De verbeurdverklaring van een gans informaticasysteem of een gehele digitale gegevensdrager kan evenwel leiden tot het verlies van legale digitale gegevens van persoonlijke of professionele aard, die op dat informaticasysteem of die digitale gegevensdrager zijn opgeslagen; hierdoor kan het recht op privéleven of het eigendomsrecht van de beklaagde worden aangetast; daartegenover staat dat digitale gegevens vatbaar zijn voor een in principe onbeperkte vermenigvuldiging zonder kwaliteitsverlies; de technische en maatschappelijke evolutie waardoor de digitale opslag van gegevens is toegenomen en de mogelijkheid tot het digitaal vermenigvuldigen van die gegevens verantwoorden dan ook een evolutieve uitlegging van de toepasselijke wetsbepalingen, mede in het licht van de door het Europees Hof voor de Rechten van de Mens gegeven uitlegging van artikel 8 EVRM en artikel 1 Eerste Aanvullend Protocol EVRM; hieruit volgt dat de artikelen 42, 1°, en 44 Strafwetboek, samen gelezen met artikel 8 EVRM en artikel 1 Eerste Aanvullend Protocol EVRM, de beklaagde toelaten om aan de rechter de teruggave te vragen van een digitale kopie van de legale gegevens die zijn opgeslagen in een informaticasysteem of op een digitale gegevensdrager, wanneer dat systeem of die drager in aanmerking komt voor verbeurdverklaring; vereist is dat de betrokkene de teruggave uitdrukkelijk vraagt, dat hij aantoont dat die vraag betrekking heeft op essentiële gegevens van persoonlijke of professionele aard waar hij zonder de teruggave geen toegang meer kan hebben, dat hij die gegevens en hun precieze locatie in het informaticasysteem of op de gegevensdrager aanduidt en dat hij zelf een gegevensdrager ter beschikking stelt waarop de gegevens kunnen worden gekopieerd; bovendien moet het technisch en zonder onevenredige werklast mogelijk zijn de gevraagde gegevens te kopiëren.
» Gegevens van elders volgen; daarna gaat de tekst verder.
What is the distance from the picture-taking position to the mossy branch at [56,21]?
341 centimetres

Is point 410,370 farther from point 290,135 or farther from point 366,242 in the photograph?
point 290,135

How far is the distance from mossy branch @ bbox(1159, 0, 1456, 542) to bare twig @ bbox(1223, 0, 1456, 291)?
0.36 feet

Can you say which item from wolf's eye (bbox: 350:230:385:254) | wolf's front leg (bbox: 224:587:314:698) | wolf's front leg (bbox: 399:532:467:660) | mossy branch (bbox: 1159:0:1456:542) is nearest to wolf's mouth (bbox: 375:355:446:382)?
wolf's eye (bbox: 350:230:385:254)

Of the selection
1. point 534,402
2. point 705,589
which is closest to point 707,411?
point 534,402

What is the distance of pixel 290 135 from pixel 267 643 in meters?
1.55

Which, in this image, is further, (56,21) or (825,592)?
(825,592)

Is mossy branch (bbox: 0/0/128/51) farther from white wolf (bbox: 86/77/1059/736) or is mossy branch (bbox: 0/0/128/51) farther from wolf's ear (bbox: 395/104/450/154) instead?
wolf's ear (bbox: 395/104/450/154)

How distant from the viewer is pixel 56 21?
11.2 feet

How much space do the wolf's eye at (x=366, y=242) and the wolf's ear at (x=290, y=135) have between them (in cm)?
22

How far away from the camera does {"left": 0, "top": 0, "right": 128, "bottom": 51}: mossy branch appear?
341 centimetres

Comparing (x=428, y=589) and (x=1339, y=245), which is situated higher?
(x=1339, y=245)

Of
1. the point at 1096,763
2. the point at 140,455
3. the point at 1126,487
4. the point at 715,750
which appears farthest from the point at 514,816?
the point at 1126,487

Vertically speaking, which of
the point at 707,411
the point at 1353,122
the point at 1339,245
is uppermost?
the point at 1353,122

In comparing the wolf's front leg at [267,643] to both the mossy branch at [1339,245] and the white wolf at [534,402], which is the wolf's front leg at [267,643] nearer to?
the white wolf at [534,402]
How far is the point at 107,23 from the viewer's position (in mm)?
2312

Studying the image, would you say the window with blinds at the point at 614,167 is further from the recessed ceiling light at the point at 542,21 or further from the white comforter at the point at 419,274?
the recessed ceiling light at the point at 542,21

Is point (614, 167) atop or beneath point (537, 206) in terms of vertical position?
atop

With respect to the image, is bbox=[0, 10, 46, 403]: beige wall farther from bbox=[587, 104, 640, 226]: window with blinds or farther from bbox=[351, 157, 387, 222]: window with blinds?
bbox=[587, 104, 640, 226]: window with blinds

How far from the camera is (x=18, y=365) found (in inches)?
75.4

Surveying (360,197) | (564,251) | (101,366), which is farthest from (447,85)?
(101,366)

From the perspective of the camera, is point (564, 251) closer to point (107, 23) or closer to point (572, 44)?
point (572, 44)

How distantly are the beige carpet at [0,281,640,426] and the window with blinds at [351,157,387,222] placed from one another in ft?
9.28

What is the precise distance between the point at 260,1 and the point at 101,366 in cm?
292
De rechter oordeelt, op grond van de door hem vastgestelde gegevens en na een afweging tussen het belang van de beklaagde op teruggave en het belang van de maatschappij op verbeurdverklaring, onaantastbaar over het verzoek tot teruggave; hij mag alleen geen onverantwoorde gevolgen uit zijn vaststellingen afleiden, wat het Hof nagaat; deze teruggave staat de verbeurdverklaring van het informaticasysteem of de digitale gegevensdrager op grond van de artikelen 42, 1°, en 43, eerste lid, Strafwetboek niet in de weg; die verbeurdverklaring is namelijk een straf die de rechter aan de beklaagde moet opleggen als gevolg van het bewezen verklaarde misdrijf, indien de voorwaarden daartoe zijn vervuld.